The pronephros develops in the cervical region of the embryo.
During approximately day 22 of human gestation, the paired pronephri appears towards the cranial end of the intermediate mesoderm. In this region, epithelial cells arrange themselves in a series of tubules called nephrotomes and join laterally with the pronephric duct. This duct is fully contained within the embryo and thus cannot excrete filtered material outside the embryo; therefore the pronephros is considered nonfunctional in humans.

===Mesonephros===

The development of the pronephric duct proceeds in a cranial-to-caudal direction. As it elongates caudally, the pronephric duct induces nearby intermediate mesoderm in the thoracolumbar area to become epithelial tubules called mesonephric tubules. Each mesonephric tubule receives a blood supply from a branch of the aorta, ending in a capillary tuft analogous to the glomerulus of the definitive nephron. The mesonephric tubule forms a capsule around the capillary tuft, allowing for filtration of blood. This filtrate flows through the mesonephric tubule and is drained into the continuation of the pronephric duct, now called the mesonephric duct or Wolffian duct. The nephrotomes of the pronephros degenerate while the mesonephric duct extends towards the most caudal end of the embryo, ultimately attaching to the cloaca. The mammalian mesonephros is similar to the kidneys of aquatic amphibians and fishes.

===Metanephros===
During the fifth week of gestation, the mesonephric duct develops an outpouching, the ureteric bud, near its attachment to the cloaca. This bud, also called the metanephrogenic diverticulum, grows posteriorly and towards the head of the embryo. The elongated stalk of the ureteric bud, called the metanephric duct, later forms the ureter. As the cranial end of the bud extends into the intermediate mesoderm, it undergoes a series of branchings to form the collecting duct system of the kidney. It also forms the major and minor calyces and the renal pelvis.
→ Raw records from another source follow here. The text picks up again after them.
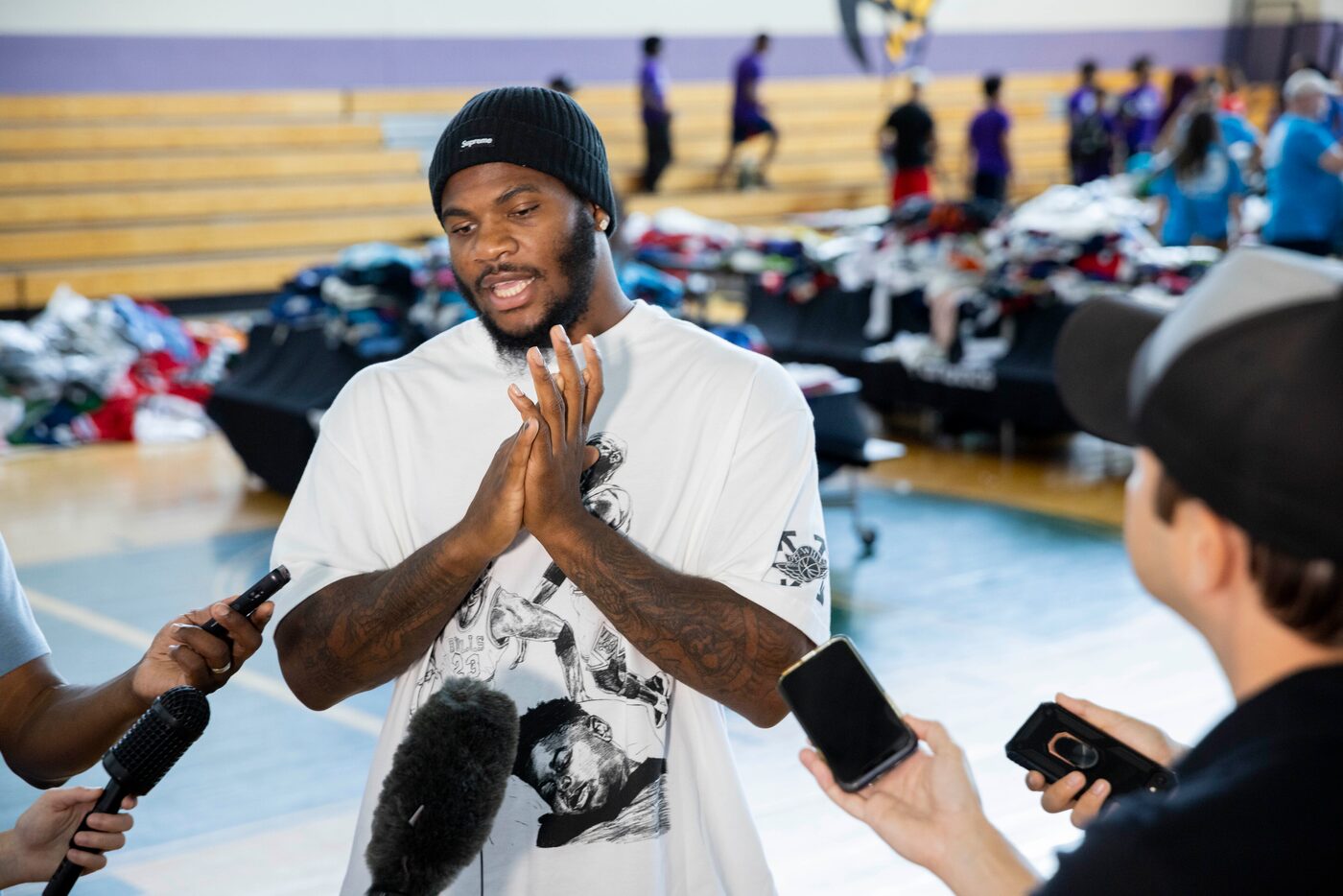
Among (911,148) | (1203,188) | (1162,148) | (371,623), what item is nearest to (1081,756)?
(371,623)

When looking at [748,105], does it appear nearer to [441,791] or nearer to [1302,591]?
[441,791]

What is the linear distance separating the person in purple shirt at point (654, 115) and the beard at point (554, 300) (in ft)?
46.5

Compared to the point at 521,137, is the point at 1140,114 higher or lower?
lower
The portion of undifferentiated intermediate mesoderm in contact with the tips of the branching ureteric bud is known as the metanephrogenic blastema. Signals released from the ureteric bud induce the differentiation of the metanephrogenic blastema into the renal tubules. As the renal tubules grow, they come into contact and join with connecting tubules of the collecting duct system, forming a continuous passage for flow from the renal tubule to the collecting duct. Simultaneously, precursors of vascular endothelial cells begin to take their position at the tips of the renal tubules. These cells differentiate into the cells of the definitive glomerulus.
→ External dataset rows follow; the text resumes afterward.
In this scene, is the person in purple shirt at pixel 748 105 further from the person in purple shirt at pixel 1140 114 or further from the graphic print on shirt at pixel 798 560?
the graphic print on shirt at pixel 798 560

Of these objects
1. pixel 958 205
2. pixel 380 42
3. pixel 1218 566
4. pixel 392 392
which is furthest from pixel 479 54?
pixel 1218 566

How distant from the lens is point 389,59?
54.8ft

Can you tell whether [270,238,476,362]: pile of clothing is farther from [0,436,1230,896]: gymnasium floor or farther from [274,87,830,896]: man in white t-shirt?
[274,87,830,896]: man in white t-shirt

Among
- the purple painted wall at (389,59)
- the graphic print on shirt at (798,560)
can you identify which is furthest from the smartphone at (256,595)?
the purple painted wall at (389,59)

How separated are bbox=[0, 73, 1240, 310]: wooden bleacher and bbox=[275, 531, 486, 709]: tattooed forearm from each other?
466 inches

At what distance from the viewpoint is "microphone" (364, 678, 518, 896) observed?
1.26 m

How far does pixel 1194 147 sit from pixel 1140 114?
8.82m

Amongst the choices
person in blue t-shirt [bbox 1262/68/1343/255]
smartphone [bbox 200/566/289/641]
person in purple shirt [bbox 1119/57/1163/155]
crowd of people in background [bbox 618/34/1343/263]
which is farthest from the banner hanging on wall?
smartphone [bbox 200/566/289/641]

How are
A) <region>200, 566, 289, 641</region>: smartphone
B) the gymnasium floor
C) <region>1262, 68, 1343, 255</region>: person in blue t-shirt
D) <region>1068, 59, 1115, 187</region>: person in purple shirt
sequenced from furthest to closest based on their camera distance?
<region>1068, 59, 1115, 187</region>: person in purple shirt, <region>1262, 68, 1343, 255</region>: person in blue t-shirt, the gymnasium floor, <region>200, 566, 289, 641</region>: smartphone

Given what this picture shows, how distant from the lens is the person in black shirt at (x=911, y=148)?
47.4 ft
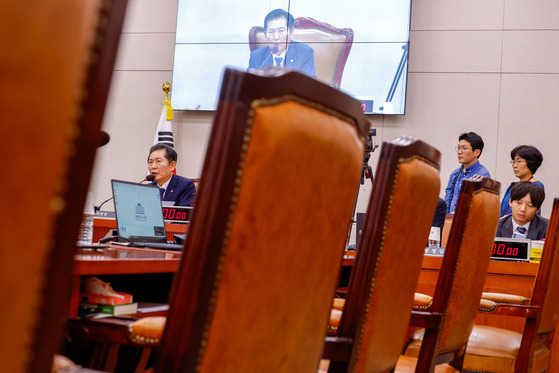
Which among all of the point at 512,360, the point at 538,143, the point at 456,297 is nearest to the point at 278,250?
the point at 456,297

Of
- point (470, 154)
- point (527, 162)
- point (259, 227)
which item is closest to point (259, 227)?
point (259, 227)

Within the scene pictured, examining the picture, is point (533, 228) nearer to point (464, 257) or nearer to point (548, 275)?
point (548, 275)

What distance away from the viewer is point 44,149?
494 mm

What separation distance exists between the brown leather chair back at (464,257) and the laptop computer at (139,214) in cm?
99

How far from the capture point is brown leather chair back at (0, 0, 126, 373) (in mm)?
478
In humans, all of the branches of the ureteric bud and the nephronic units have been formed by 32 to 36 weeks of gestation. However, these structures are not yet mature, and will continue to mature after birth. Once matured, humans have an estimated two million nephrons (approximately 1,000,000 per kidney) but this number is highly variable ranging widely from approximately 200,000 to over 2.5 million per kidney.

==Migration==
After inducing the metanephric mesenchyme the lower portions of the nephric duct will migrate caudally (downward) and connect with the bladder, thereby forming the ureters. The ureters will carry urine from the kidneys to the bladder for excretion from the fetus into the amniotic sac. As the fetus develops, the torso elongates and the kidneys rotate and migrate upwards within the abdomen which causes the length of the ureters to increase.